## SOURCE TEXT
:::::

Get notified when new applications in this technology area are published.
G06F3/06 IPC
Input arrangements for transferring data to be processed into a form capable of being handled by the computer; Output arrangements for transferring data from processing unit to output unit, e.g. interface arrangements Digital input from, or digital output to, record carriers, e.g. RAID, emulated record carriers or networked record carriers
G06F12/00 IPC
Accessing, addressing or allocating within memory systems or architectures
G06F13/00 IPC
Interconnection of, or transfer of information or other signals between, memories, input/output devices or central processing units
Disk drives comprise a disk and a head connected to a distal end of an actuator arm which is rotated about a pivot by a voice coil motor (VCM) to position the head radially over the disk. The disk comprises a plurality of radially spaced, concentric tracks for recording user data sectors and servo sectors. The servo sectors comprise head positioning information (e.g., a track address) which is read by the head and processed by a servo control system to control the velocity of the actuator arm as it seeks from track to track.
The data sectors are accessed indirectly using logical block addresses (LBAs) mapped to physical block addresses (PBAs) representing the physical location of each data sector. This indirect accessing facilitates mapping out defective data sectors during manufacturing as well as while the disk drive is deployed in the field. Access commands (read/write) received from the host include LBAs which the disk drive maps to corresponding PBAs using any suitable mapping technique.
The LBA to PBA mapping may also facilitate a log structured file system wherein at least part of the disk is written as a circular buffer. For example, the circular buffer may be written from an outer diameter track toward an inner diameter track, and then circle back to the outer diameter track. Data is written to the head of the circular buffer such that the LBAs of new write commands are mapped to the PBAs of the corresponding data sectors. When the same LBA is written by the host, the data is written to a new PBA at the head of the circular buffer and the old PBA is marked invalid so that it may be overwritten. During a garbage collection operation, valid PBAs previously written in the circular buffer may be relocated to the head of the circular buffer so that the old PBAs may be overwritten.
FIG. 1A shows a disk drive according to an embodiment of the present invention comprising a head actuated over a disk, and control circuitry including a non-volatile semiconductor memory for implementing a write cache.
FIG. 1B is a flow diagram executed by the control circuitry for steering write data to the non-volatile write cache based on a workload of the disk drive according to an embodiment of the present invention.
FIG. 2 shows an embodiment of the present invention wherein the non-volatile write cache is implemented as a plurality of tracks on the disk.
FIG. 3 shows an embodiment of the present invention wherein the percentage of write data written to the non-volatile write cache is based on a linear function of the workload.
FIGS. 4A-4F show flow diagrams according to embodiments of the present invention for determining the workload of the disk drive.
FIG. 5 shows an embodiment of the present invention wherein the percentage of write data written to the non-volatile write cache is based on the workload of the disk drive and a percentage of free space in the non-volatile write cache.
FIG. 6 shows an embodiment of the present invention wherein the percentage of write data written to the non-volatile write cache is based on the workload of the disk drive and a percentage of life remaining of the non-volatile write cache.

:::::

## ENTRIES

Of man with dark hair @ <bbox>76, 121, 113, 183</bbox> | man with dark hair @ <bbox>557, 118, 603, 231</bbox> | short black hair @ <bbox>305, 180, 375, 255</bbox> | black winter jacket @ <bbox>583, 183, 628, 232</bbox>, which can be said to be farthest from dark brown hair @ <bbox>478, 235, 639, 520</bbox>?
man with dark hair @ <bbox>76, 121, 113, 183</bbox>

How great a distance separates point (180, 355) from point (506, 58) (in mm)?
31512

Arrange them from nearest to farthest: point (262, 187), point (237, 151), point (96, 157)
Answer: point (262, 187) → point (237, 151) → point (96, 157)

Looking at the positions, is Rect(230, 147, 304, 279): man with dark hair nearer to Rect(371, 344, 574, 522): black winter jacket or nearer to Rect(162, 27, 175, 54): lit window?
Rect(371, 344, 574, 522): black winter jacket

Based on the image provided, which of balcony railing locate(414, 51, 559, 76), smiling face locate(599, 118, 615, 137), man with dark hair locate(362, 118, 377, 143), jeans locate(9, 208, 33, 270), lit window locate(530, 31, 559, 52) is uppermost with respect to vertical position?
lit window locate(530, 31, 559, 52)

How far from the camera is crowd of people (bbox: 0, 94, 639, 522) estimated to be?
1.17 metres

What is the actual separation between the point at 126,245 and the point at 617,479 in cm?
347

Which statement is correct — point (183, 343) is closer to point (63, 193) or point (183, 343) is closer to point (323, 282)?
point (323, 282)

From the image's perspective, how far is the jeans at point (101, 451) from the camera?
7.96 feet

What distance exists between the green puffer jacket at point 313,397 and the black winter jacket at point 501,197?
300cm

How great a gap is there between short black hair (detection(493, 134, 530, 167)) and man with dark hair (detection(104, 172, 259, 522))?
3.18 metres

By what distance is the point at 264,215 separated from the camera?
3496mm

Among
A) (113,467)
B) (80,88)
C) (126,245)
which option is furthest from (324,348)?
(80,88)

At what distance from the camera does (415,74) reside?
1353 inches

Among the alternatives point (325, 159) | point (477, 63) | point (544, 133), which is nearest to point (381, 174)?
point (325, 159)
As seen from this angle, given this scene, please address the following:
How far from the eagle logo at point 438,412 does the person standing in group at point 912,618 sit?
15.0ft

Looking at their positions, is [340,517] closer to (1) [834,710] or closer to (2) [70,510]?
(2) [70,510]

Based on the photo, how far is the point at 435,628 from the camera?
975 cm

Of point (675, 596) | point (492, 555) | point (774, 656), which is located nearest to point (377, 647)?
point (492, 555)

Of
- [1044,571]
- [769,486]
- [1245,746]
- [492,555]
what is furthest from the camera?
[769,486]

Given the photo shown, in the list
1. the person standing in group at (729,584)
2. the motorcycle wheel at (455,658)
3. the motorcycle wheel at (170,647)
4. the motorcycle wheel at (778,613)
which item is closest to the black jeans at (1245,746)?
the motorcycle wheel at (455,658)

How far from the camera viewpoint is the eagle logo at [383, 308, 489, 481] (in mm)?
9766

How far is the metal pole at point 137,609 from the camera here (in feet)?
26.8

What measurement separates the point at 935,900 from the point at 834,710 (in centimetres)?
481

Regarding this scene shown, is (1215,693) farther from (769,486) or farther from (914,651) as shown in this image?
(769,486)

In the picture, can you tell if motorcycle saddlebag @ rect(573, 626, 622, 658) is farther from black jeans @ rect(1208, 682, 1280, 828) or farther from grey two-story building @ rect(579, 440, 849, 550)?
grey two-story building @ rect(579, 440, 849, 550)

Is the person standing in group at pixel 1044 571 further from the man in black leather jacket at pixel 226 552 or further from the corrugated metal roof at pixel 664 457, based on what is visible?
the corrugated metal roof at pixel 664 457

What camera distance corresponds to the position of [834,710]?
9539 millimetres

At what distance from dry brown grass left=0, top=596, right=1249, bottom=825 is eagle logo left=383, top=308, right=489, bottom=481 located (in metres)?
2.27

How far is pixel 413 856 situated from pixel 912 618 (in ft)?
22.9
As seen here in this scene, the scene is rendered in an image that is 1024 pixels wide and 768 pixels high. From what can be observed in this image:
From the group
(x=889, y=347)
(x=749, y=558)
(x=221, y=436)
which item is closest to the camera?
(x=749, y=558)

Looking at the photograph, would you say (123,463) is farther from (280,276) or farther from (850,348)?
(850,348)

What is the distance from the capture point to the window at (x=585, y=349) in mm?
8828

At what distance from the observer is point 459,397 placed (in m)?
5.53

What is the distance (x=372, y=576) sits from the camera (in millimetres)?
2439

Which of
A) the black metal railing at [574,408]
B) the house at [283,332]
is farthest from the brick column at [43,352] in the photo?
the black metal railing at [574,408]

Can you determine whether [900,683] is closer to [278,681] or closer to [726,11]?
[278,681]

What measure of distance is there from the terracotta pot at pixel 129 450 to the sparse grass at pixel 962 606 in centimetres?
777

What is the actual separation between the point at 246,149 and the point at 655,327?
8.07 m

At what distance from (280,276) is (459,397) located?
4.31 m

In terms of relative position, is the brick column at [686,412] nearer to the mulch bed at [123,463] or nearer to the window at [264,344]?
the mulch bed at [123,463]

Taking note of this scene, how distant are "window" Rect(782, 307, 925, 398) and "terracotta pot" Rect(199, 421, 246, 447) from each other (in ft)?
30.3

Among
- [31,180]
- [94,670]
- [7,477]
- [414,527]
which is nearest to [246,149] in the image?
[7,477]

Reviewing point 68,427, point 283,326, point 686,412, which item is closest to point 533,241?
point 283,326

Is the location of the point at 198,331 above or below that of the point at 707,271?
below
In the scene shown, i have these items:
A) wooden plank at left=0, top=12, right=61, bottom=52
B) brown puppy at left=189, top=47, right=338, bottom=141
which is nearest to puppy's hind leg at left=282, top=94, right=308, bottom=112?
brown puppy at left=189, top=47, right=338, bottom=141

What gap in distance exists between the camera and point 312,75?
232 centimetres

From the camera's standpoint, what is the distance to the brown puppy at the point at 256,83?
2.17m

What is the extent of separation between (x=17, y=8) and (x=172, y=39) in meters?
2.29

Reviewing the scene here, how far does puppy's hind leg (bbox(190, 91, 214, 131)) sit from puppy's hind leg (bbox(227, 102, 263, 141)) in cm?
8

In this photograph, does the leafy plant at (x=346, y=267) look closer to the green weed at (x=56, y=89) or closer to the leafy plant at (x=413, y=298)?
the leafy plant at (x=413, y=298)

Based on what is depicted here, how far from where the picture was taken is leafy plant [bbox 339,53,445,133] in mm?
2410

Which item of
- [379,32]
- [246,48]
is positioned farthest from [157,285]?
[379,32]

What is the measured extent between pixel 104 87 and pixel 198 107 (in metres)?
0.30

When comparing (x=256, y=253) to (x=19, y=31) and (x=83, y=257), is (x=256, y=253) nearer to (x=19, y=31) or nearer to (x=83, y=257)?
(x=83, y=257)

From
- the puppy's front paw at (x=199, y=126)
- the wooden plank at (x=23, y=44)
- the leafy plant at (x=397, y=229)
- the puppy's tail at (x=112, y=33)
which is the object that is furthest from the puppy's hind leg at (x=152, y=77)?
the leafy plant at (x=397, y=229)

:::::

## DIRECTIONS
a. Count the lines of the entries that contain the string "left", and give only the number.
b. Extend the passage on disk drive write caching, starting right after its final sentence.

## TASK-BY-TASK RESULTS
a. 5

b.
FIG. 7 is a flow diagram according to an embodiment of the present invention wherein during an idle mode the write data is flushed from the non-volatile write cache to the disk.
FIG. 8A shows an embodiment of the present invention wherein during high workloads the write commands steered to the non-volatile write cache are selected based on a rotational position optimization (RPO) algorithm.
FIG. 8B shows an embodiment of the present invention wherein during high workloads write commands that are nearing a time-out limit waiting to be written to the non-cache area of the disk may be steered to the non-volatile write cache.
FIG. 1A shows a disk drive according to an embodiment of the present invention comprising a head 2 actuated over a disk 4 and control circuitry 6 for executing the flow diagram of FIG. 1B. A plurality of write commands are received from a host (step 8), wherein each write command comprises write data. A workload for the disk drive is determined (step 10), wherein a first percentage of the write data is stored in a non-volatile write cache (step 12) and a second percentage of the write data in a non-cache area of the disk (step 14), wherein the first and second percentages are based on the workload.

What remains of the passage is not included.